The report criticised senior management in the unit saying that it "pursued a course of revenue at all costs and had a culture that was high risk and actively hostile to compliance."
The main recommendation of the report was to replace or consider replacing some Barclays Wealth and Investment Management (BWA) members.
Tinney, global COO of BWA from 20 May 2010 to 17 December 2012, received the report in March 2012. The report was made by a third party consultancy firm to address concerns of the US Securities and Exchange Commission (SEC).

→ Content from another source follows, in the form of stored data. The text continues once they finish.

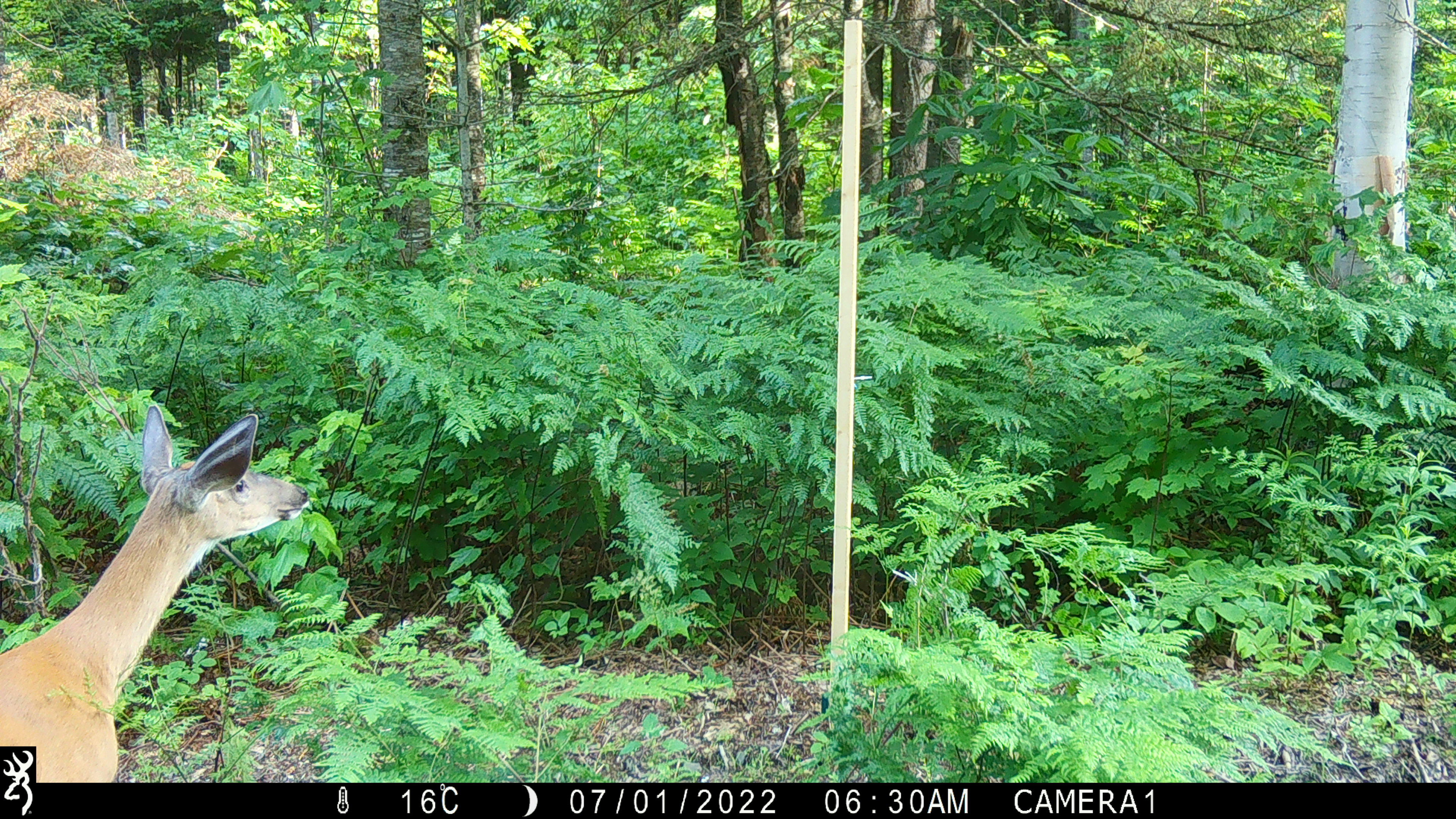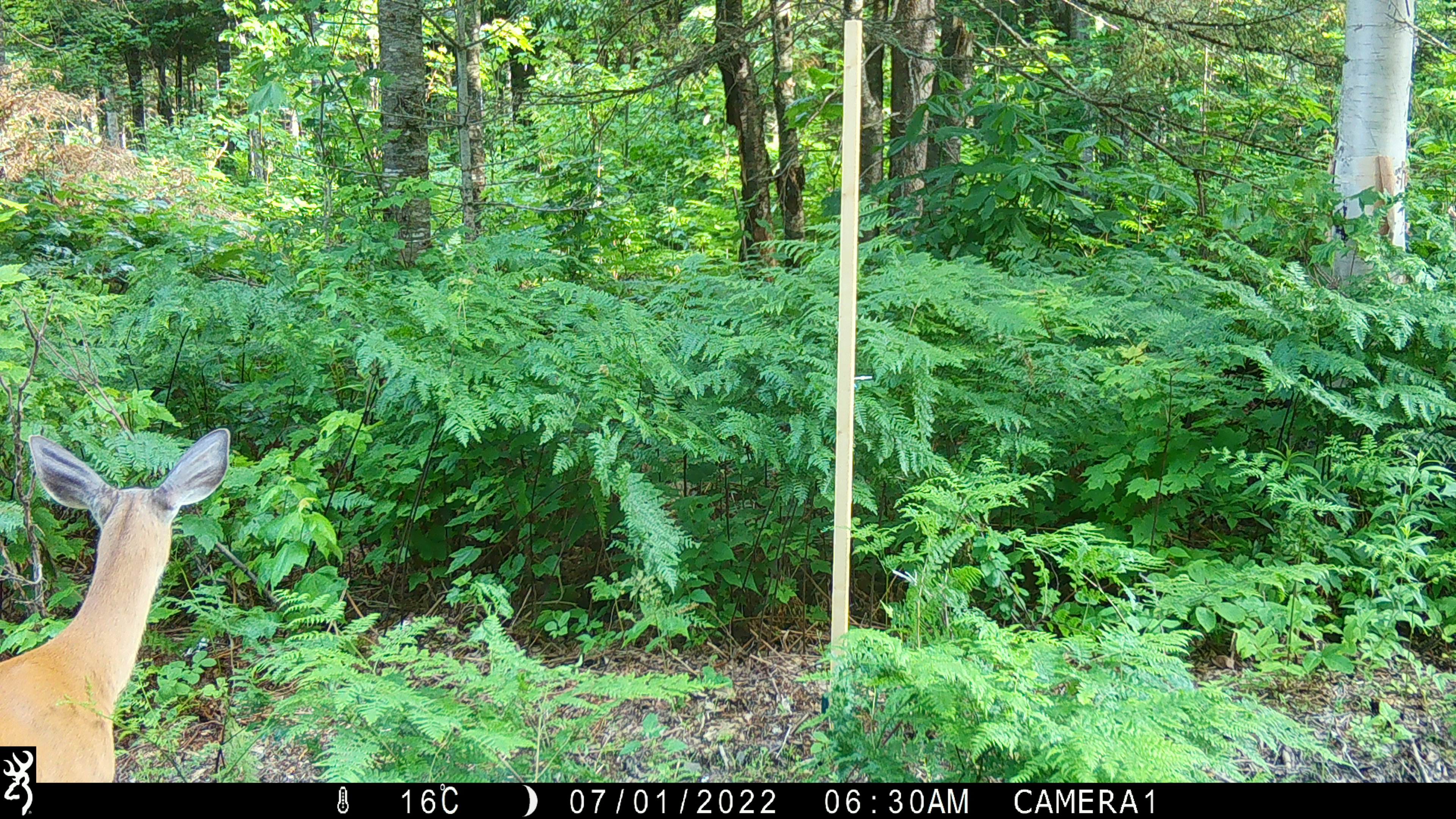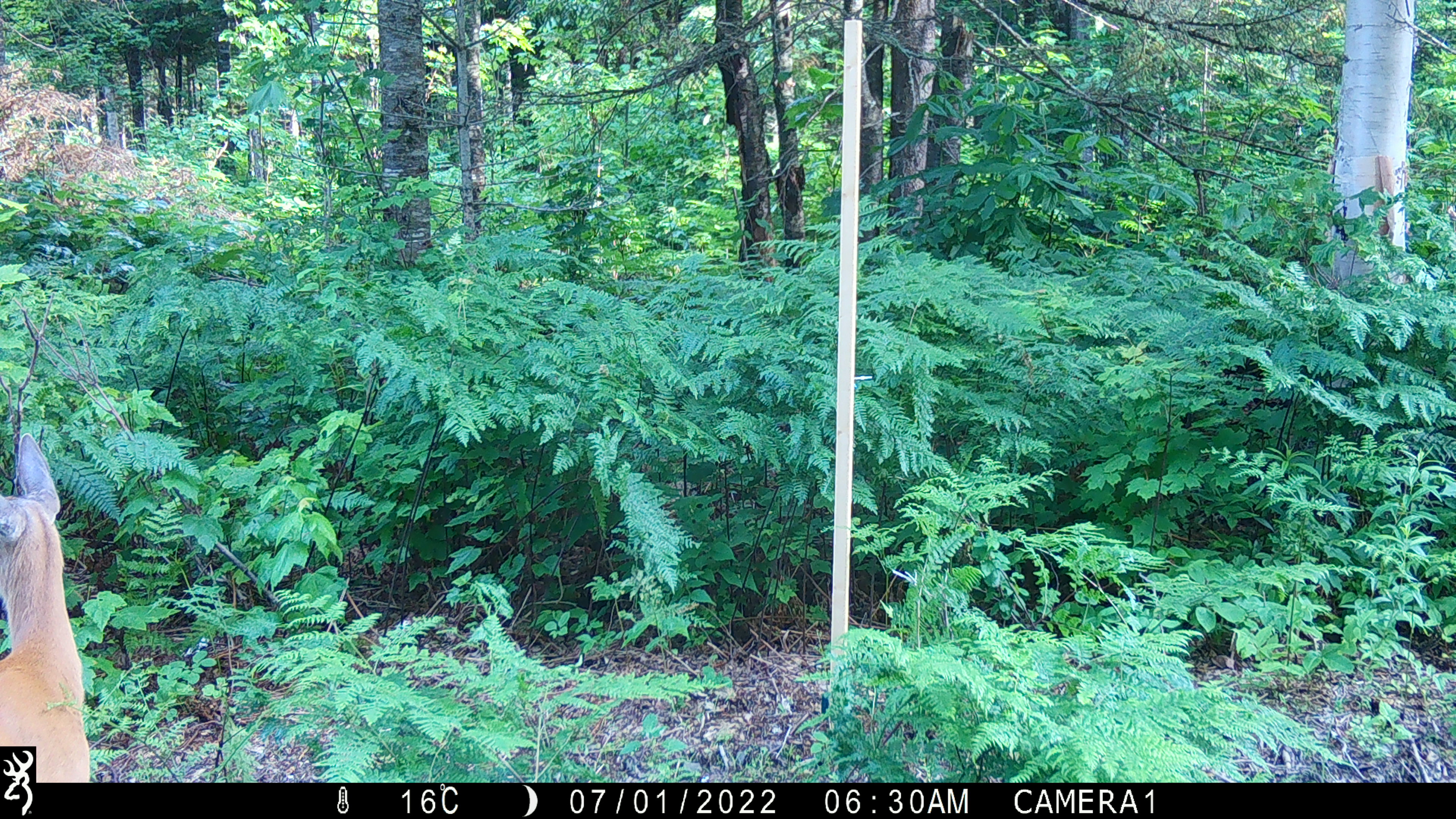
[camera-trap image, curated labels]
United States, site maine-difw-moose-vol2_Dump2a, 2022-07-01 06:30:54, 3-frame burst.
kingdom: Animalia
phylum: Chordata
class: Mammalia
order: Artiodactyla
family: Cervidae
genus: Odocoileus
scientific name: Odocoileus virginianus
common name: white-tailed deer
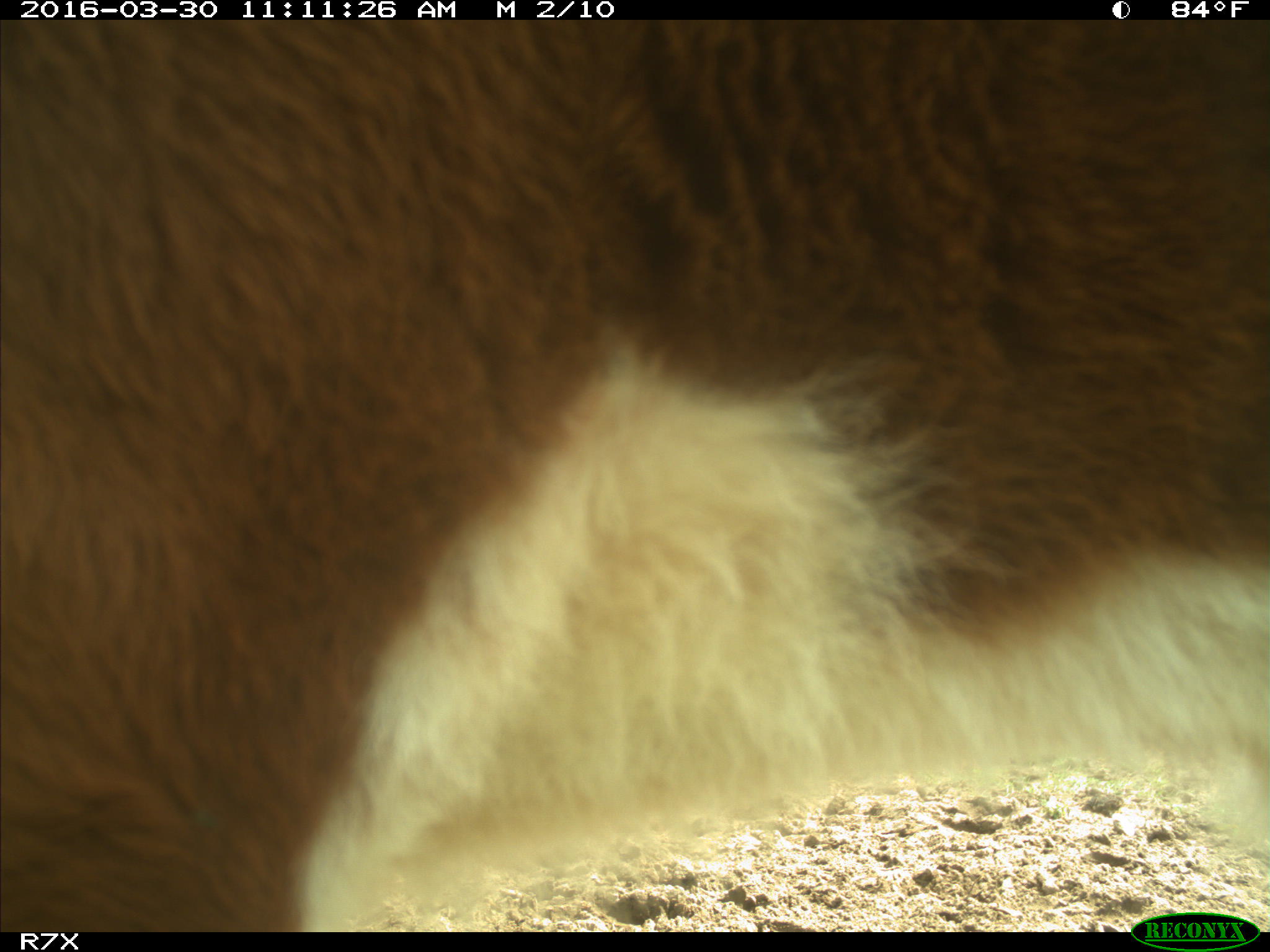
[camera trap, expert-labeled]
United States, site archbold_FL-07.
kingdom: Animalia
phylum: Chordata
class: Mammalia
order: Artiodactyla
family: Bovidae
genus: Bos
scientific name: Bos taurus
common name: domestic cow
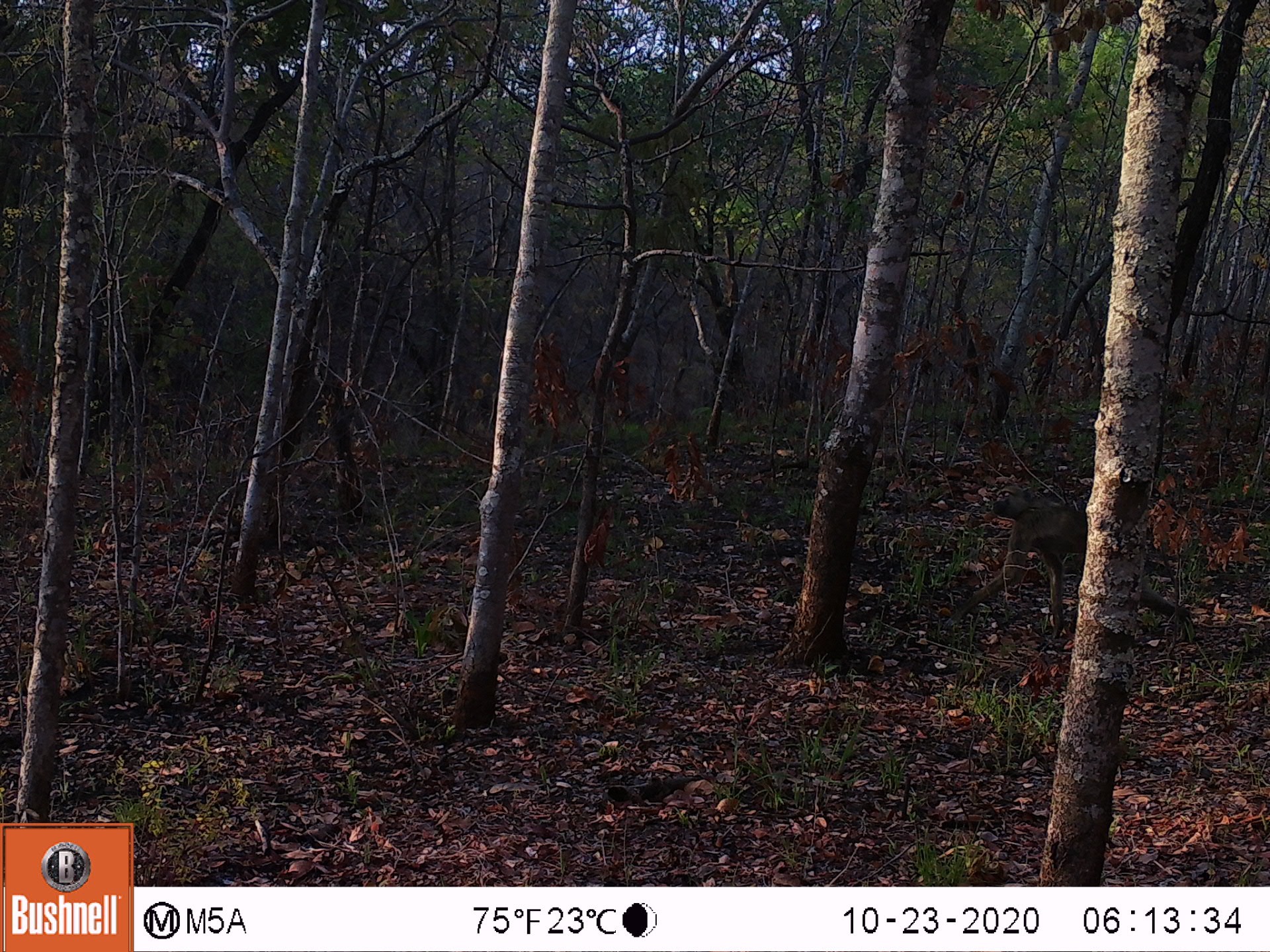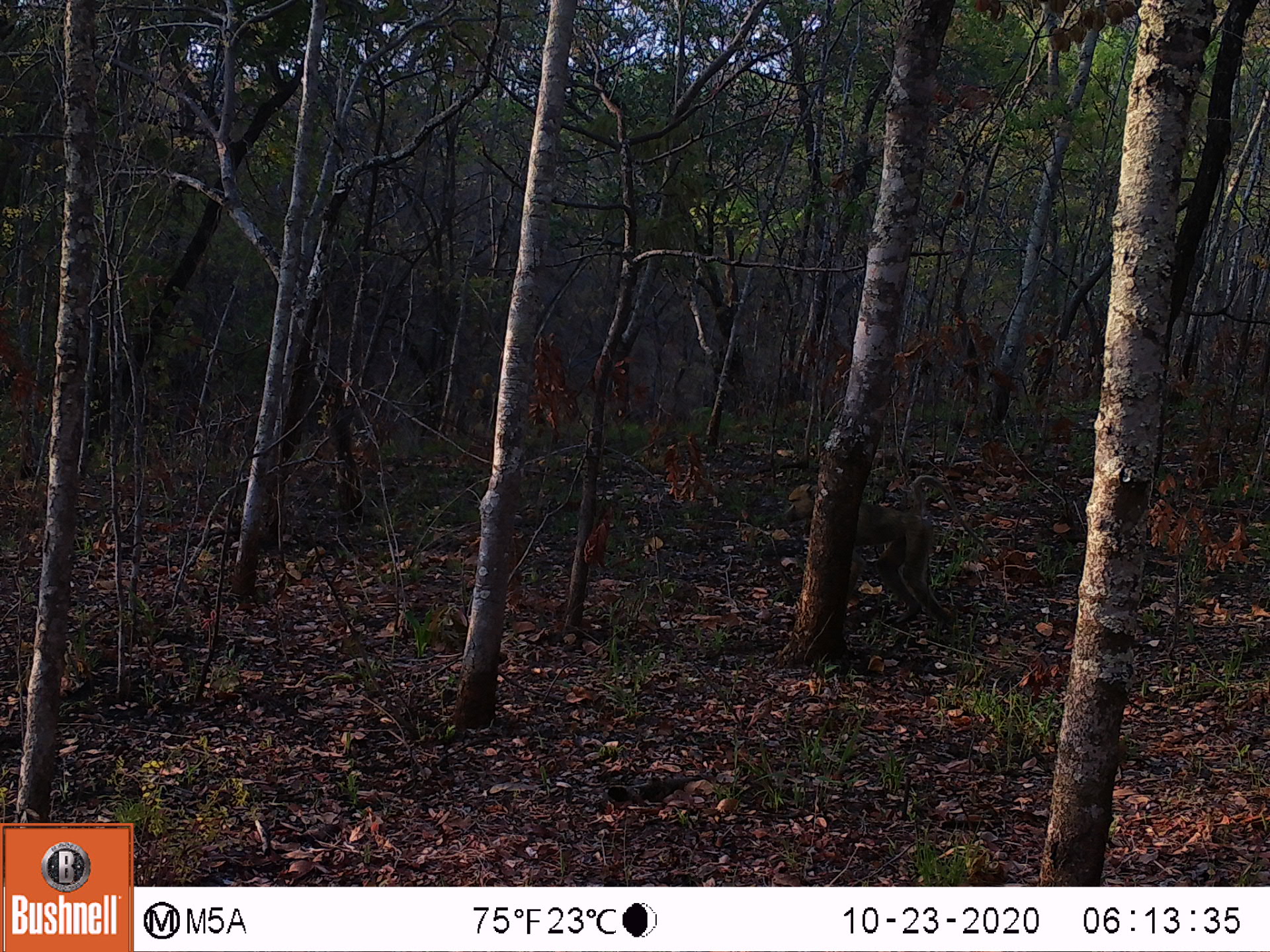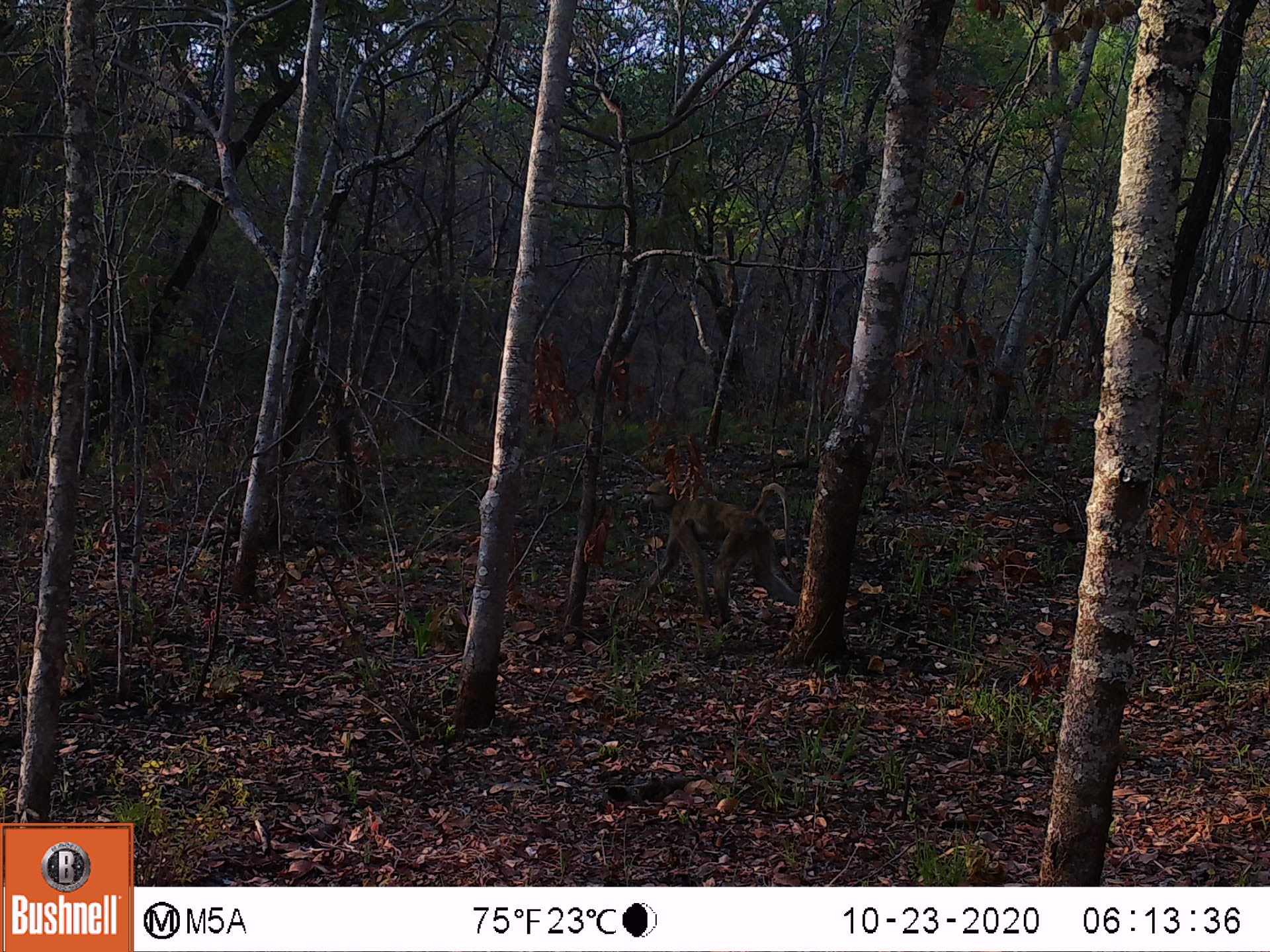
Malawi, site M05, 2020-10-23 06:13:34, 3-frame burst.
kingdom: Animalia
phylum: Chordata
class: Mammalia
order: Primates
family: Cercopithecidae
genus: Papio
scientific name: Papio cynocephalus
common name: yellow baboon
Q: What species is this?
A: Yellow baboon (Papio cynocephalus).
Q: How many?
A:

He was the only individual at the firm who saw the report, and ensured that it would not be seen by anyone else by not entering it into the firm’s records or IT systems and instructing the consultancy that they would not have to circulate a copy, the regulator alleged.
The regulator also alleged that he made misleading statements and omissions regarding the report's nature and existence.
“Mr Tinney’s misconduct as described in this notice is serious, particularly in the light of his seniority at the firm, his substantial industry experience and the obvious significance of the concerns giving rise to, and set out in, the report.His actions may have hindered attempts by the firm’s board to understand the reasons for BWA’s regulatory deficiencies,” FCA said.
In December 2012, Barclays received another copy of the report from the consultancy and suspended Tinney, who later resigned.
Tinney is currently contesting the allegation and has referred the matter to the Upper Tribunal.
"I do not accept that any of my actions can be construed as misconduct and I have referred that finding of the regulator to the Upper Tribunal,” Tinney said.